Russia: Was There a Ballot Box?
By Chto Delat (St. Petersburg, Russia)
March 12, 2012
It is no secret that an overwhelming amount of corruption pervades Russia’s civic and economic life. And this [past] winter’s parliamentary and presidential elections proved to be no exception. Anyone who has taken an active interest in the practice of so-called “free and democratic” Russian elections can attest to their being rigged or skewed, to a greater or lesser degree, since 1993. This was especially the case with post-Soviet Russia’s first president, Boris Yeltsin, and his “triumphant” re-election in 1996.

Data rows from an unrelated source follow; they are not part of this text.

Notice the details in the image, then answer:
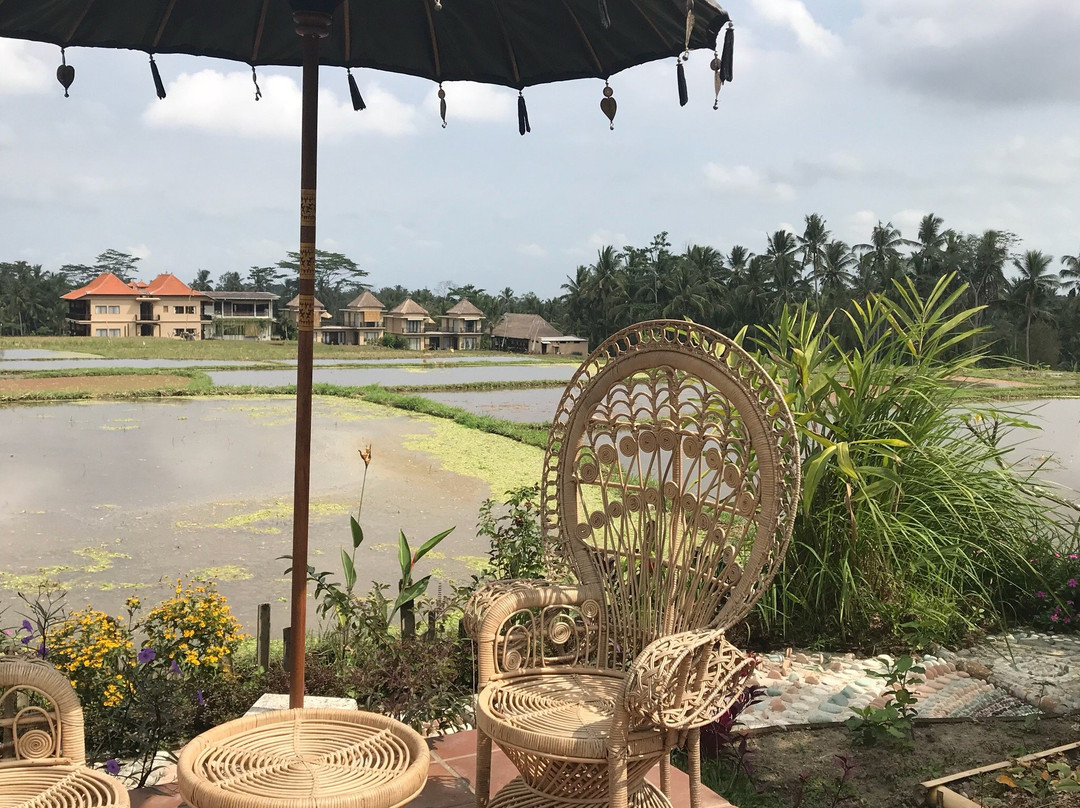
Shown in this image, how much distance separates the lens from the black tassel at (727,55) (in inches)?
67.9

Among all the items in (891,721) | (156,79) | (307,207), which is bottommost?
(891,721)

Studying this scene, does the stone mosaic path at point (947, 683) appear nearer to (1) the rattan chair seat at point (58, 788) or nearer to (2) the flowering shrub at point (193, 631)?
(2) the flowering shrub at point (193, 631)

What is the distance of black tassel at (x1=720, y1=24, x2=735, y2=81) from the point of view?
5.66 ft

In light of this, it was widely anticipated that in the most recent elections, the ruling party, United Russia, and the campaign of presidential candidate Vladimir Putin—which were, in fact, one and the same entity—would engage in massive electoral fraud to secure vote majorities. Which is why the simple demand for “fair elections,” first made this past winter by a widespread grassroots election monitoring movement, was not just a radical call for change, but also one that proved capable—albeit temporarily and incompletely—of uniting opposition parties and ordinary citizens across the country’s political spectrum.
The grassroots movement turned this unprecedented opportunity to challenge the status quo into a palpable reality, with the main goal of impeding any attempts to manipulate and falsify election results, or, at the very least, documenting them.
No one, however, could have predicted this movement would become so popular among segments of the population that have previously been averse to politics. Young professionals—including lawyers, artists, economists, journalists and academics—suddenly enlisted as volunteer observers at polling stations. They drafted legal complaints and attended protest marches and rallies after monitors revealed the monstrous and despicable tricks the authorities employed to tip the elections in their favor.
This film, shot by the Mobile Observers Group for the Petrograd District of St. Petersburg on March 4, 2012, recounts what the group considers to be a run-of-the-mill instance of electoral fraud: a portable ballot box that should have been used by workers at a local market was stuffed, unbeknownst to the constituents, with ballots marked for Putin. It was impossible, however, to prove conclusively that the fraud had taken place because the “victims” themselves either could care less about what had happened or were too disempowered to do anything about it other than to wish the observers success in their mission.
The most dramatic result of the work done by the Mobile Observers Group was not the evidence it offered of electoral violations, but rather its exposure of the traditional division of Russia into two classes of people: those who recognize the need to act as free citizens and defend common civic interests, and those who remain indifferent. Only time will tell how this conflict, recurrent throughout Russian history, is resolved in its most recent incidence.